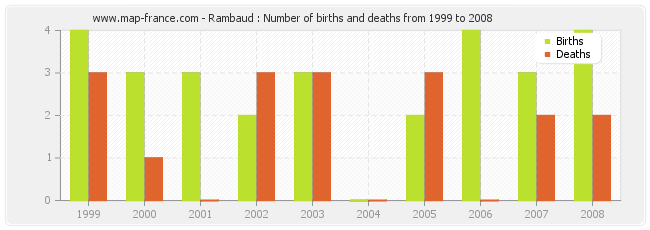 Rambaud : Number of births and deaths from 1999 to 2008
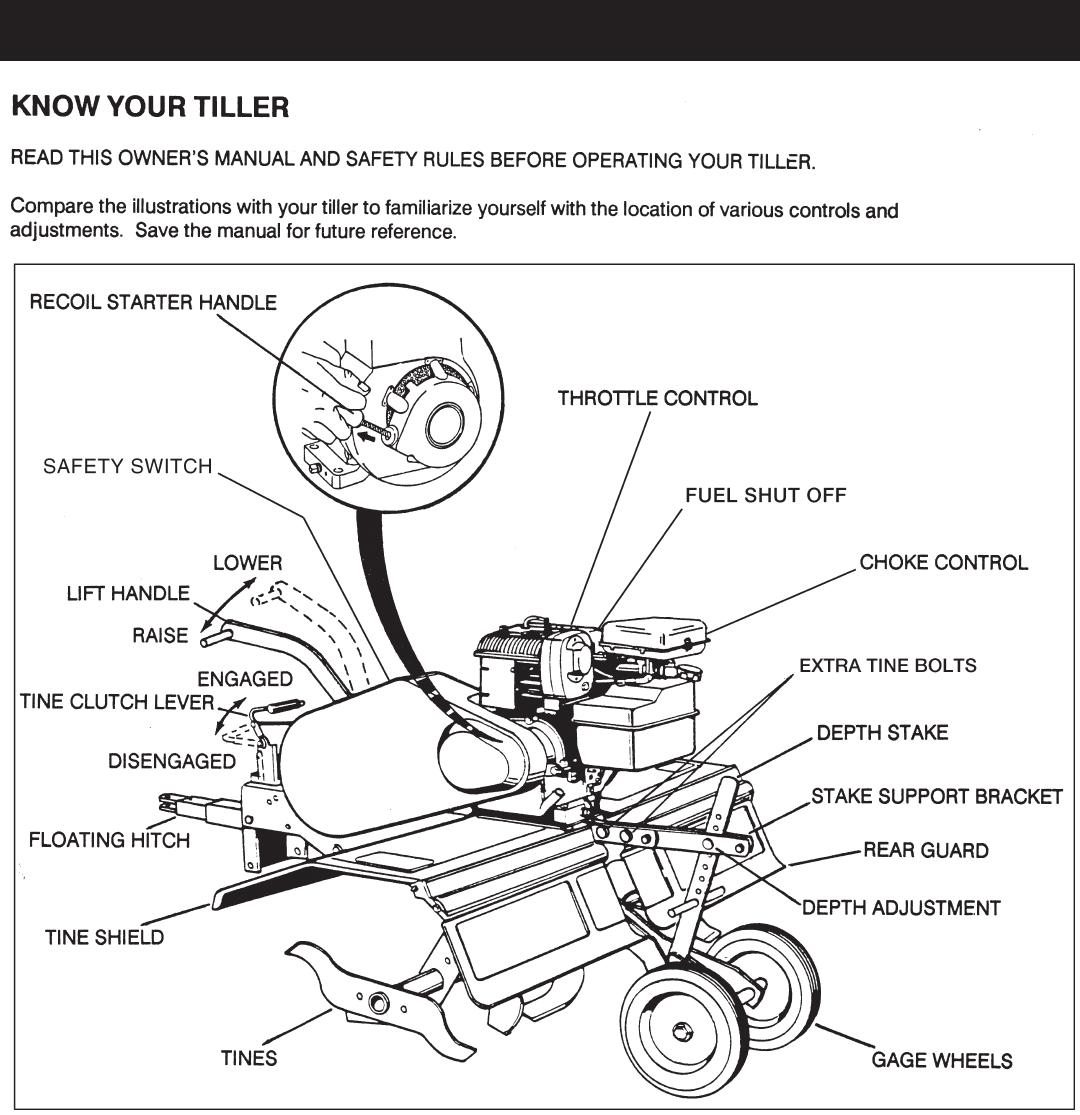 Page 6 of Craftsman Tiller 486.252444 User Guide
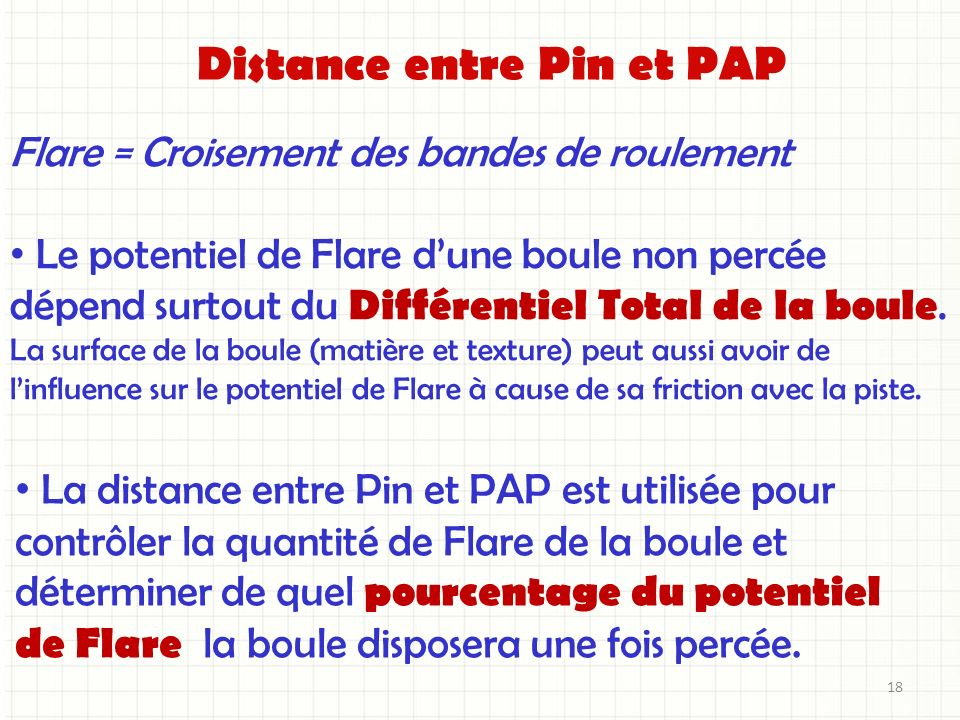 Distance entre Pin et PAP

**WHAT NEEDS TO BE DONE**
Could you copy the lines above exactly and skip the images?

**EXERCISE ANSWER**
 Rambaud : Number of births and deaths from 1999 to 2008
 Page 6 of Craftsman Tiller 486.252444 User Guide
 Distance entre Pin et PAP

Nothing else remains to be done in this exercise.